Figma shares dropped on concerns that AI will disrupt design software. The same AI could be the catalyst for a higher valuation, analysts say.
Figma shares fell sharply last week. Investors priced in the threat of generative AI to the design-tools market, and the stock dropped with a handful of other software names.
The sell-off reflected a reading of Figma that is too narrow, several fund managers said. The company started as a browser-based design tool. It now handles prototyping and developer handoff, and it has added AI-powered features including smart selection and auto-layout. It has integrated machine learning for years.
The market is treating Figma as a design-software company facing disruption. Some analysts see it differently. They have upgraded the stock, saying the same AI that caused the sell-off could be the catalyst for a higher multiple. Figma’s platform, with its collaborative layer and plugin ecosystem, may become the distribution layer for AI design tools rather than a victim of them.
The timeline for the rerating hinges on product releases. Figma plans to unveil new AI features at its annual Config conference in June.

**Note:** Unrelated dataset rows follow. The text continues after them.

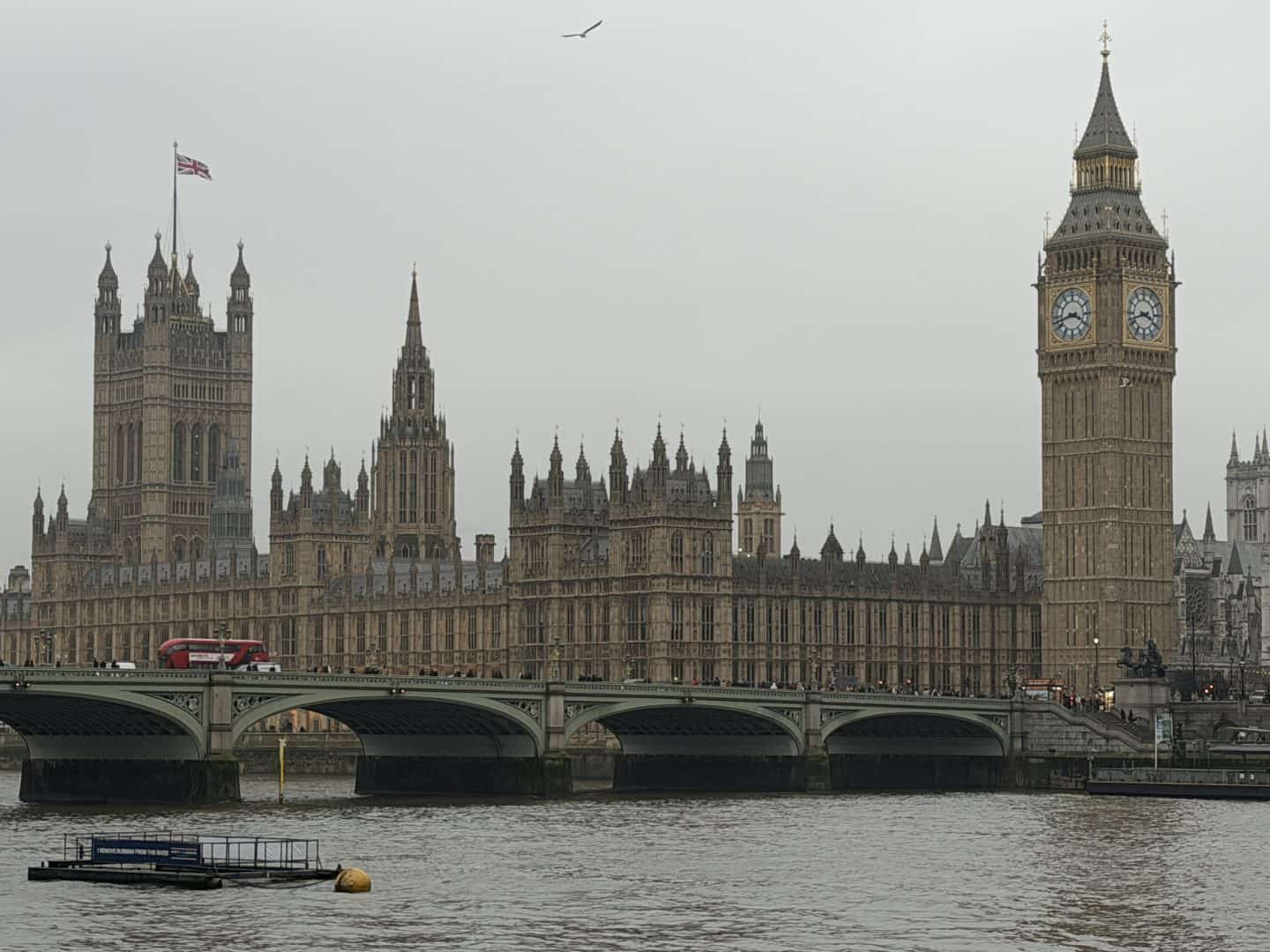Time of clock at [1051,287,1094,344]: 3:42
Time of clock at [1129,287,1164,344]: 3:42
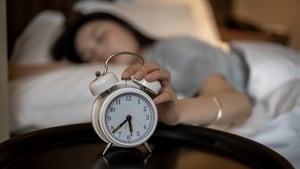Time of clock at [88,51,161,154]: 5:38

The lineup includes a design-to-code feature and an AI assistant that generates UI components from natural language prompts. A strong showing could reset the narrative.
What would confirm the upside? Sustained user growth in the AI features and evidence that the tools drive higher engagement and monetization. The bear case: competitors like Canva match the features faster. Another risk is that Figma’s own AI integration alienates the community, pushing designers to platforms that treat AI as an enhancement rather than a replacement.
The stock’s valuation has compressed since the sell-off, leaving room if the AI narrative shifts, the fund managers said. Figma’s Config conference is set for June 10.